But I found no ref confirming that ancient Greek corresponded with 0x0649.
In decimal so debug in gdb gives 585 so 0x0249

I wanted to try this patch:
diff --git a/include/i18nlangtag/lang.h b/include/i18nlangtag/lang.h
index ae434fd0c06a..c6a69e59fb68 100644
--- a/include/i18nlangtag/lang.h
+++ b/include/i18nlangtag/lang.h
@@ -627,7 +627,7 @@ namespace o3tl
 #define LANGUAGE_USER_ARABIC_PALESTINE      LanguageType(0x9801)  /* makeLangID( 0x26, getPrimaryLanguage( LANGUAGE_ARABIC_SAUDI_ARABIA)) */
 #define LANGUAGE_USER_ARABIC_SOMALIA        LanguageType(0x9C01)  /* makeLangID( 0x27, getPrimaryLanguage( LANGUAGE_ARABIC_SAUDI_ARABIA)) */
 #define LANGUAGE_USER_ARABIC_SUDAN          LanguageType(0xA001)  /* makeLangID( 0x28, getPrimaryLanguage( LANGUAGE_ARABIC_SAUDI_ARABIA)) */
-#define LANGUAGE_USER_ANCIENT_GREEK         LanguageType(0x0649)
+#define LANGUAGE_USER_ANCIENT_GREEK         LanguageType(0x0249)
 #define LANGUAGE_USER_ASTURIAN              LanguageType(0x064A)
 #define LANGUAGE_USER_LATGALIAN             LanguageType(0x064B)
 #define LANGUAGE_USER_MAORE                 LanguageType(0x064C)

but it rebuilds a lot of things

Or perhaps should we declare LANGUAGE_USER_ANCIENT_GREEK_2?

Also, just wonder if "649" would be just a typo instead of "249" and so wonder if there exist some real documents using 649 as ancient Greek.
Comment 15 Eike Rathke 2021-10-21 17:42:52 UTC
As the USER in LANGUAGE_USER_ANCIENT_GREEK denotes it is a user defined LCID hence 0x0649 from the set reserved for user defined LCIDs. The 0x0249 is an on-the-fly generated LCID for a language tag {grc} that is not present in our mappings. The value decomposes into primary 0x249 and sub 0x00, whereas the {grc-GR} 0x649 value decomposes into primary 0x249 and sub 0x01, because on-the-fly LCIDs for a language-only tag try to derive from a known language-country LCID. Changing the value in lang.h would be wrong.
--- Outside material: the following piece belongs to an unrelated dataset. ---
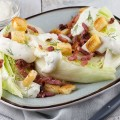 Iceberg quarters with grilled bacon and croutons 120x120 - Celery root soup with bacon fat and croutons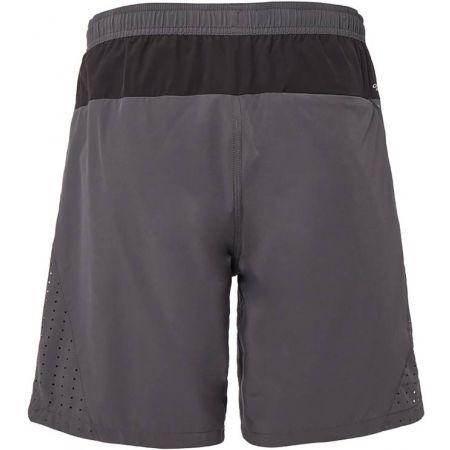 Pánské šortky do vody - O'Neill HM ALL DAY HYBRID SHORTS - 2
There's also nothing wrong with generating an on-the-fly LCID for {grc} if there is no predefined 1:1 mapping. The resulting language listbox entry "qlt (Greece) {grc}" looks odd though, the qlt would be our reserved internal use code for an extended language tag when expressed in a lang::Locale, but {grc} wouldn't need any..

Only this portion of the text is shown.